→ **Metin bölümü**:
————————
Türkiye’de Üçüncü Demirli Göktaşı Keşfedildi

 İZMİR(Ege Ajans)- Ege Üniversitesi (EÜ)  Fen Fakültesi Fizik Bölümü Öğretim Üyesi Doç. Dr. Ozan Ünsalan, Çorum’un Alaca ilçesine bağlı Gerdekkaya Köyü’nde bulunan Türkiye’deki  üçüncü büyük demirli gök taşı ve Türkiye’ye düşen diğer gök taşları ile ilgili açıklamalarda bulundu.

 Doç. Dr. Ünsalan, “Gerdekkaya ilçesine düşen meteorit, Türkiye’nin en büyük üçüncü demirli göktaşı olarak kayıtlara geçti.  Türkiye’de ilk olarak Konya’nın Turgut ilçesinde tesadüfen bulunan demirli göktaşı 152 kilogram(kg),   ikinci sırada Eskişehir Kayakent’te bulunan demirli göktaşı ise 85 kg  ağırlığındaydı. Son keşfedilen Gerdekkaya demirli göktaşı ise tam 68 kg ağırlığında. Taşın ne zaman düştüğü belli değil. Tarla sahipleri araziyi taşlardan temizlerken taşı bulduğunu belirtti. Resmî kayıtlara göre  ülkemize düşen yirmi birinci göktaşı olarak kaydedildi. Ülkemize düşen göktaşlarının en önemlisi 2015’te Bingöl’ün Sarıçiçek ilçesine  düşen göktaşıdır. Atmosfere dört tonluk kütle ile giriş yapan taşın, sürtünme esnasında yaklaşık yüzde doksan beşi yandı ve on üç kg ağırlığına düştü” diye konuştu.
————————
→ **Veri kayıtları**:

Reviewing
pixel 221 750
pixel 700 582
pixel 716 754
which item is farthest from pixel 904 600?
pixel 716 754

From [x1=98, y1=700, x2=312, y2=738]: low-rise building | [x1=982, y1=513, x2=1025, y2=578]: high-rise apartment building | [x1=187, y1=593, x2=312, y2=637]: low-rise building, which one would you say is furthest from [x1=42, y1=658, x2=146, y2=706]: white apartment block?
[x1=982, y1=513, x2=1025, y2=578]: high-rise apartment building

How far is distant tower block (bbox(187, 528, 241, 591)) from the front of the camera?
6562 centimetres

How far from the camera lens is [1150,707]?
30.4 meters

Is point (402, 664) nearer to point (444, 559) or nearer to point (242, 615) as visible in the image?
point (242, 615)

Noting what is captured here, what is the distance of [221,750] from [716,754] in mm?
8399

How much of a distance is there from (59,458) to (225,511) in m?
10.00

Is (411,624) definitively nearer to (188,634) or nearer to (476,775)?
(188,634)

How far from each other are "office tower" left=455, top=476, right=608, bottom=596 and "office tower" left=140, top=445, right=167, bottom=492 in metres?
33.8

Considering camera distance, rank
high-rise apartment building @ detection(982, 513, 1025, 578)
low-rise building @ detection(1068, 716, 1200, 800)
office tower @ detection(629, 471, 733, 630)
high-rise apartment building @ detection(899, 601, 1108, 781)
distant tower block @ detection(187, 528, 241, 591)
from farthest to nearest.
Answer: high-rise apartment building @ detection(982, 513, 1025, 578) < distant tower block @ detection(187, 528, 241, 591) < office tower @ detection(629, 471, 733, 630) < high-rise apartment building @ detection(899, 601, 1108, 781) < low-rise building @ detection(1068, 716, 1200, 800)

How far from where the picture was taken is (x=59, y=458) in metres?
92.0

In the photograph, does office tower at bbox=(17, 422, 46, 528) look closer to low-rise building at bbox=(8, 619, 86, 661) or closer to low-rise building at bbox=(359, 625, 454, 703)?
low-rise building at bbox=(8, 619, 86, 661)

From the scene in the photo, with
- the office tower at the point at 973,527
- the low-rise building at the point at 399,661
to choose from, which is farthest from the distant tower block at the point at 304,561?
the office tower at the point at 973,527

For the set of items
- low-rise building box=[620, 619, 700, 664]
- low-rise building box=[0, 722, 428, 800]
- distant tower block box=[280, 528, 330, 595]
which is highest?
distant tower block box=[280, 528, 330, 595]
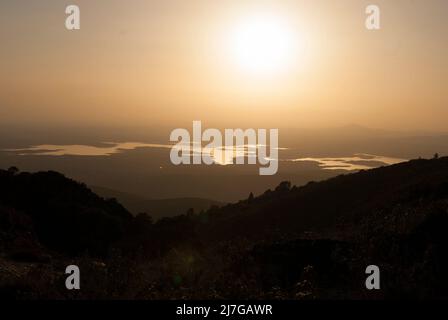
————————
→ **Yapılacak görevler**:
[1] Göktaşı haberinde "Türkiye’de Üçüncü Demirli" sözcüklerinden başlayıp "ilgili açıklamalarda bulundu." sözcükleri de dahil olmak üzere oraya kadar uzanan kısmı hiç değiştirmeden yazdır.
[2] Kayıtlardan "distance" sözcüğünü barındıran bütün satırları seçip değiştirmeden yaz. Büyük ve küçük harf ayrımı dikkate alınmalıdır.
Göktaşı haberiyle kayıtlar arasında hiçbir bağlantı bulunmuyor.

→ **Görev çıktıları**:
[1]
Türkiye’de Üçüncü Demirli Göktaşı Keşfedildi

 İZMİR(Ege Ajans)- Ege Üniversitesi (EÜ)  Fen Fakültesi Fizik Bölümü Öğretim Üyesi Doç. Dr. Ozan Ünsalan, Çorum’un Alaca ilçesine bağlı Gerdekkaya Köyü’nde bulunan Türkiye’deki  üçüncü büyük demirli gök taşı ve Türkiye’ye düşen diğer gök taşları ile ilgili açıklamalarda bulundu.

[2]
Noting what is captured here, what is the distance of [221,750] from [716,754] in mm?
How much of a distance is there from (59,458) to (225,511) in m?
Considering camera distance, rank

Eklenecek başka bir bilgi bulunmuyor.